DATASET.

•••

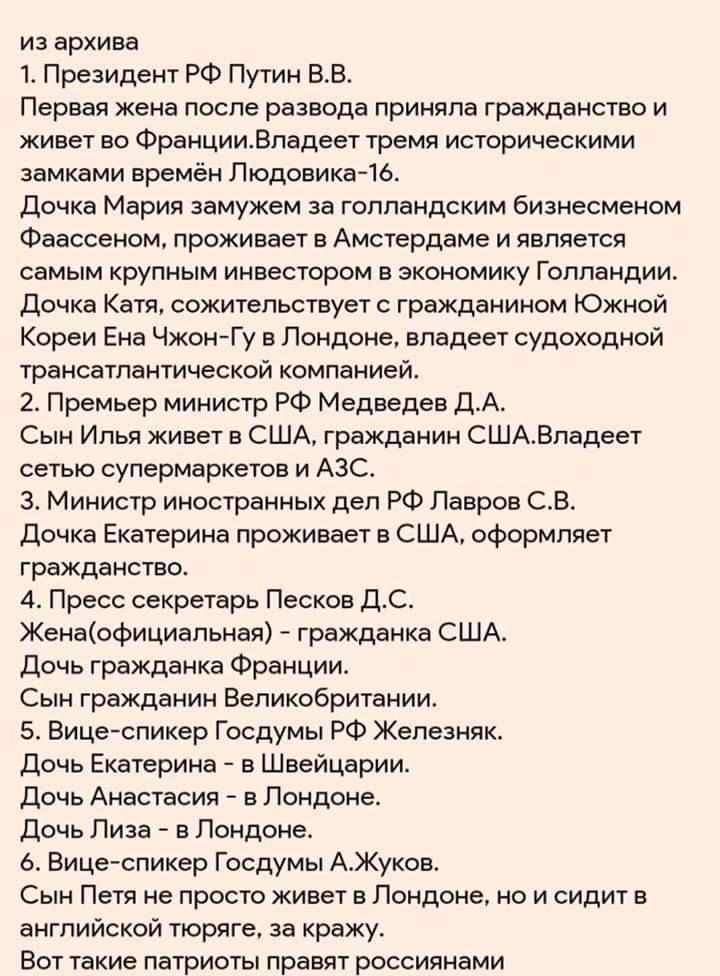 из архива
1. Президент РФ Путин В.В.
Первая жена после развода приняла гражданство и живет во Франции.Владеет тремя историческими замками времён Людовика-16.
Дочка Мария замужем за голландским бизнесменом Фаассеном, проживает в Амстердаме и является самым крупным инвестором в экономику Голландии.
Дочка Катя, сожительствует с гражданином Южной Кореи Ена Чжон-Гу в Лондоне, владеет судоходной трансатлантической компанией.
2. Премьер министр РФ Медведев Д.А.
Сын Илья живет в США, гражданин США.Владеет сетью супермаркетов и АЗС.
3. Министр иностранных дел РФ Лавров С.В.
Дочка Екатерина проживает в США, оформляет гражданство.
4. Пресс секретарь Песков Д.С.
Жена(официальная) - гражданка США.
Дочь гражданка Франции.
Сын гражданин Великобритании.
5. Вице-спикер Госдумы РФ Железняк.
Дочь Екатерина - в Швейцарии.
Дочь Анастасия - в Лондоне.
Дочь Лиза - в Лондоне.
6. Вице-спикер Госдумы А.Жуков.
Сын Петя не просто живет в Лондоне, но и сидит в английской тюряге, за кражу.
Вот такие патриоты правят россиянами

•••

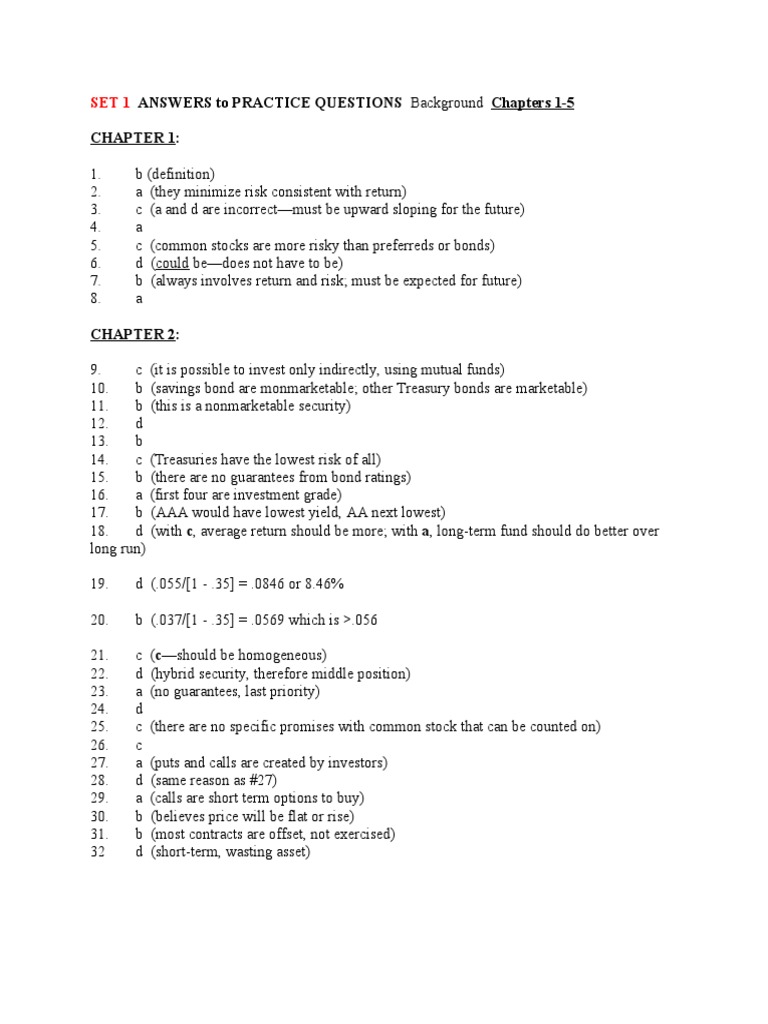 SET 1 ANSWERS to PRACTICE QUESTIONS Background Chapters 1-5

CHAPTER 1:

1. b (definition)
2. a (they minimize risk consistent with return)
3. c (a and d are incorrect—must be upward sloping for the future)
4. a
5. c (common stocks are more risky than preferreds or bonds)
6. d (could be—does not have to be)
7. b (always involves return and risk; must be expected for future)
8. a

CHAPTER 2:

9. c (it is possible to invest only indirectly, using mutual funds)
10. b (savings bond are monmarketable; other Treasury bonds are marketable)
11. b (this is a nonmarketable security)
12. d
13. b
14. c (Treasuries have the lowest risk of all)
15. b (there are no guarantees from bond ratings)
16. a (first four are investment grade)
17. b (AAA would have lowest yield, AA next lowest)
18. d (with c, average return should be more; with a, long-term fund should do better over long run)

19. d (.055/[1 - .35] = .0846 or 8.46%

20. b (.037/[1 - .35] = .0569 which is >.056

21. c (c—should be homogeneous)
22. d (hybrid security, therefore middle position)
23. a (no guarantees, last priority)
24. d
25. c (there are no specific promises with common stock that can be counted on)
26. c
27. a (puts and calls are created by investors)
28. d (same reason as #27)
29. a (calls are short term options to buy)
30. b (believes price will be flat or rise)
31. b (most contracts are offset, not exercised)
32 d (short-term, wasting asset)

•••

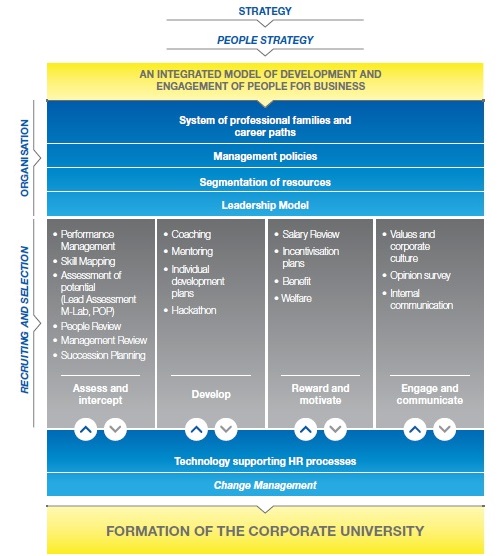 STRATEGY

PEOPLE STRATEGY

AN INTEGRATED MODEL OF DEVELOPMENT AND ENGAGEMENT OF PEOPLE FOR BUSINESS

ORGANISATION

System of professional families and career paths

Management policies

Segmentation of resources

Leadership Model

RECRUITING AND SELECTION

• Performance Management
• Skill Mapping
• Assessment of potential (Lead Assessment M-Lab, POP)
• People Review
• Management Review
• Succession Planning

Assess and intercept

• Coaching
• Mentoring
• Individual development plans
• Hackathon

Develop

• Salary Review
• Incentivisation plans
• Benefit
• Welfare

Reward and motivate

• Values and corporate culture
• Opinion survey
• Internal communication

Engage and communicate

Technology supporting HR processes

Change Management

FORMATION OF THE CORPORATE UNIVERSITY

•••

Where the word "Екатерина" occurs in a line of the records, copy that line.

Дочка Екатерина проживает в США, оформляет гражданство.
Дочь Екатерина - в Швейцарии.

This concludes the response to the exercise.